Virtualization technology, whereby multiple operating systems can be run on shared hardware, is extremely well understood if somewhat inefficient in its use of resources. The original virtualization architecture system was based on the implementation of a number of virtual machines (VMs). Every VM has to run its own instance of an operating system, resulting in a duplication of responsibility. It is also hard to manage such an infrastructure as there are multiple servers which are all independent virtual machines.
Containers, like Docker and Kubernetes, try to achieve the same concept as virtual machines but eliminate duplication of effort between machines. Instead of loading an entire operating system for an app, containers use the kernel of the host OS while allowing them to sideload app-specific libraries and programs. By adjusting the container and its image, it is possible to fine-tune the specific libraries and configuration your app will use. This results in performance gains without the overhead of running an entire OS.
The container-based approach has its downsides. The software has to be adapted for usage in containers (containerized), and this can get tricky, especially with legacy codebases. Containers have many more configurations for resource allocation and interop capabilities, so it is quite easy to misconfigure them.

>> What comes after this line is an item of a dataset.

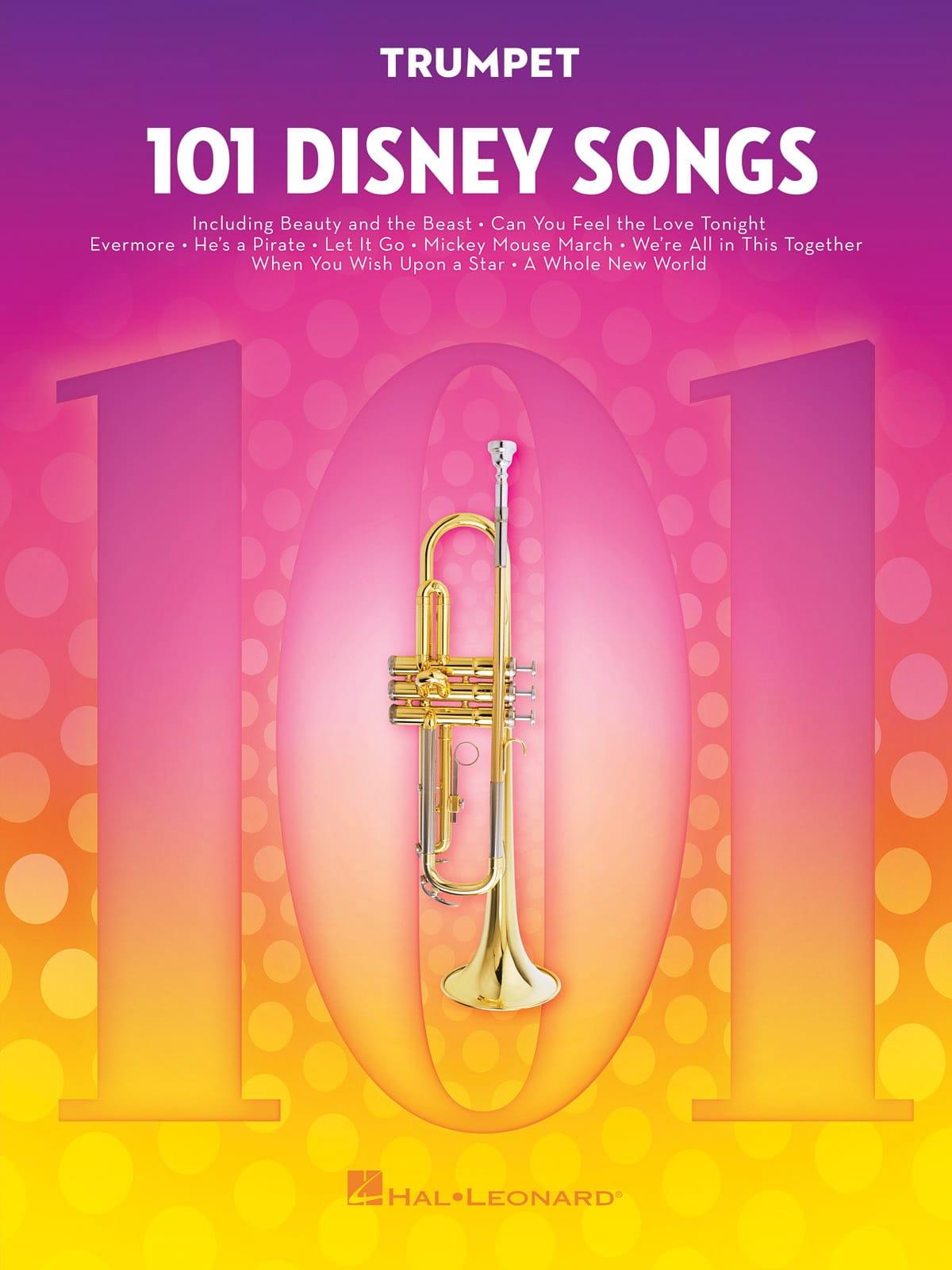 101 Disney Songs - DISNEY - Partition - Trompette - laflutedepan.com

The next logical step in the progression from VMs to containers is unikernels, which try to push the concepts of containers even further. Unikernels are effectively a set of pre-built binary libraries and do not handle resource allocation. A hypervisor handles direct hardware interoperation. All application-specific system calls are pushed as close to the app as possible. Lynx views unikernels as being able to deliver the security strengths of VM level partitioning with the speed and footprint size benefits attributed to containers.